[[ Excerpted text open ]]

Registered: 06/10/1999
Posts: 2591
Loc: Seattle, WA, U.S.A.
Quote:
On the Larry King show, Walter Cronkite, the godfather of biased media, says that Carl Rove, set up this whole Usama bin Laden lecture and broadcast.

Please.


Ah, Larry King transcript snip:

CRONKITE: What we just heard. So now the question is basically right now, how will this affect the election? And I have a feeling that it could tilt the election a bit. In fact, I'm a little inclined to think that Karl Rove, the political manager at the White House, who is a very clever man, he probably set up bin Laden to this thing. The advantage to the Republican side is to get rid of, as a principal subject of the campaigns right now, get rid of the whole problem of the al Qaqaa explosive dump. Right now, that, the last couple of days, has, I think, upset the Republican campaign.

Maybe Walter's losing it. I would say that is quite a limb to walk out on without more evidence/theory. Would Rove do it if he could? In a heartbeat. The timing *is* amazing, but if Bin Laden wanted to get attention, no better time than now. If he wants to say "it doesn't matter who you elect", I guess this would be the time.

[[ Excerpted text closed ]]
[[ Given records open ]]

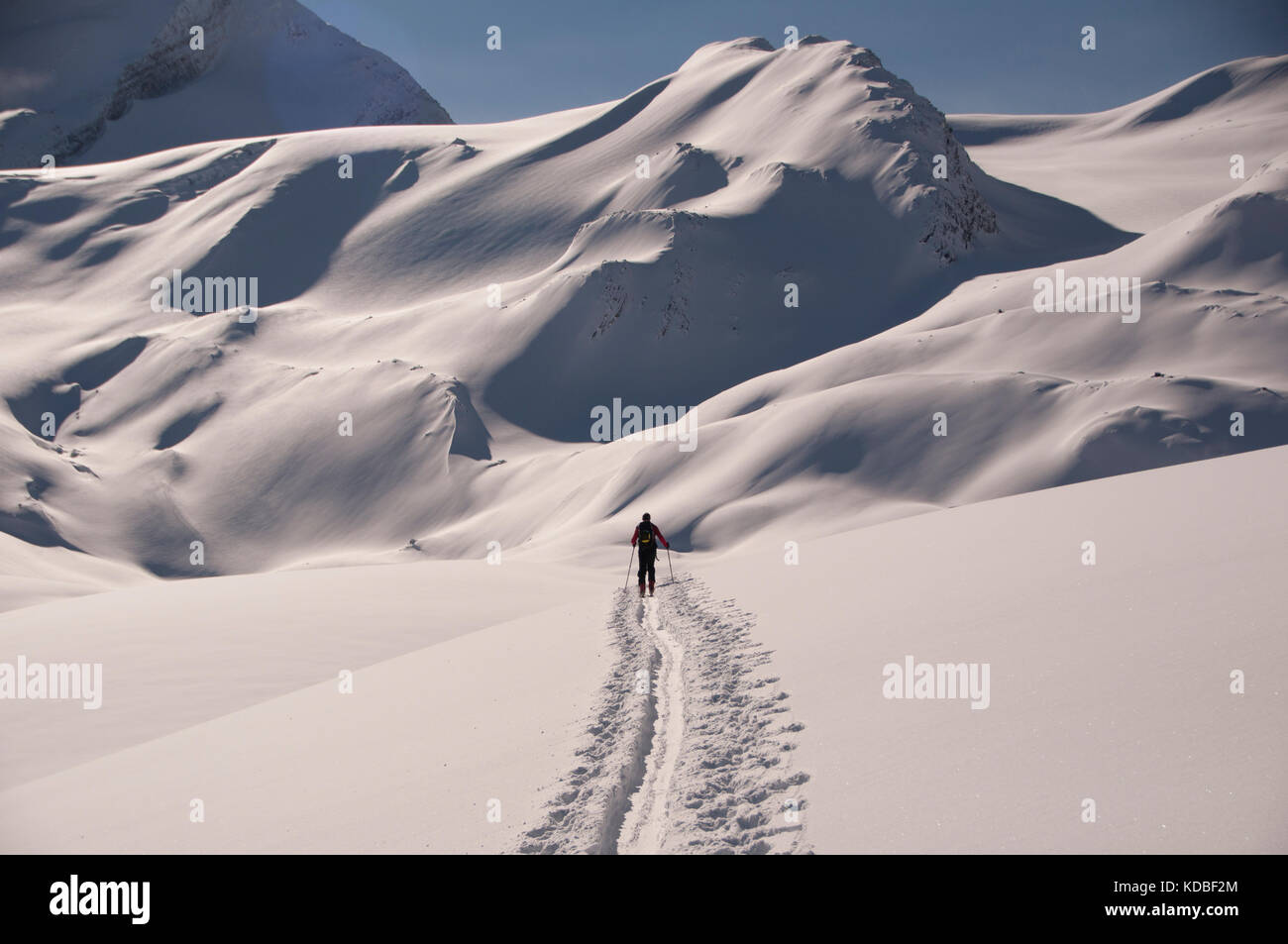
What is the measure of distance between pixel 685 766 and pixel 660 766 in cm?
25

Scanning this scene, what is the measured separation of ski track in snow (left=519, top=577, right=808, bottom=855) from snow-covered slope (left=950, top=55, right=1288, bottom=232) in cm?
8965

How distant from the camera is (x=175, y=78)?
170 m

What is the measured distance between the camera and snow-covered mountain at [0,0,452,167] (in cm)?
15525

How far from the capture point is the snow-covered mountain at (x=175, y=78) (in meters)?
155

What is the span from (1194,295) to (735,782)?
1681 inches

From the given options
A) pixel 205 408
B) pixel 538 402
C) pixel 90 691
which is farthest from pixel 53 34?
pixel 90 691
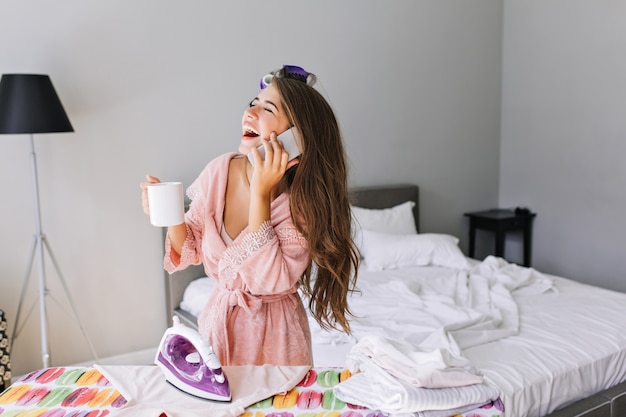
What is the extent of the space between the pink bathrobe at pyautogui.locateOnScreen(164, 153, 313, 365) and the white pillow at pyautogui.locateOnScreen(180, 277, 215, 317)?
1.41 m

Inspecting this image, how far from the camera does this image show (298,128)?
131 centimetres

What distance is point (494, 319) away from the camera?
2496mm

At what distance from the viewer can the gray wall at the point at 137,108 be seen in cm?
284

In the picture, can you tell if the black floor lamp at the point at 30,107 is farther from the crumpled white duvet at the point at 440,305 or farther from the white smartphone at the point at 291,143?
the white smartphone at the point at 291,143

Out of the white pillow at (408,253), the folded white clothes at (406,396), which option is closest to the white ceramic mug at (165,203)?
the folded white clothes at (406,396)

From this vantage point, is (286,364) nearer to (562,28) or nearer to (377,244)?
(377,244)

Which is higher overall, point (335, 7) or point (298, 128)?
point (335, 7)

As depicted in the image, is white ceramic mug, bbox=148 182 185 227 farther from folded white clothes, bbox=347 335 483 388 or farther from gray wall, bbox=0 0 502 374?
gray wall, bbox=0 0 502 374

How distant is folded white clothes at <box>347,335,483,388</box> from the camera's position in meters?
1.29

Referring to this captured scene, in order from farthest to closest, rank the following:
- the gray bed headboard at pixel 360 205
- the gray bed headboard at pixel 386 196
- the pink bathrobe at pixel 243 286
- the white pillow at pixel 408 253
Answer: the gray bed headboard at pixel 386 196
the white pillow at pixel 408 253
the gray bed headboard at pixel 360 205
the pink bathrobe at pixel 243 286

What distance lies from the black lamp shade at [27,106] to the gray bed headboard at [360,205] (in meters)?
0.90

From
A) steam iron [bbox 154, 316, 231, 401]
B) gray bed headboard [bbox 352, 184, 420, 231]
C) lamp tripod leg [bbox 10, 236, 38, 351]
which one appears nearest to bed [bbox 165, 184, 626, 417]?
gray bed headboard [bbox 352, 184, 420, 231]

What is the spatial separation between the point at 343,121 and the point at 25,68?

[[ Given records closed ]]

## Activity:
Extend the forum post about Walter Cronkite's Karl Rove remark on the Larry King show, starting right after its last sentence.

## Result below:
I'd go so far, though, as to give Cronkite's speculation a 5 percent chance! I'm just struggling to think of what kind of Rovian PsyOps maneuver could produce it. Sending Bin Laden a "Who's Your Daddy?" postcard?

The one I really want to know about is the "American Al Queda" What's up with that? Now I could easily believe that Rove ginned that up because OBL wasn't making the required appearance -- only to have him appear. And so it seems the American Al Quaeda has disappeared until November 3rd.
_________________________
Jim


'Tis the exceptional fellow who lies awake at night thinking of his successes.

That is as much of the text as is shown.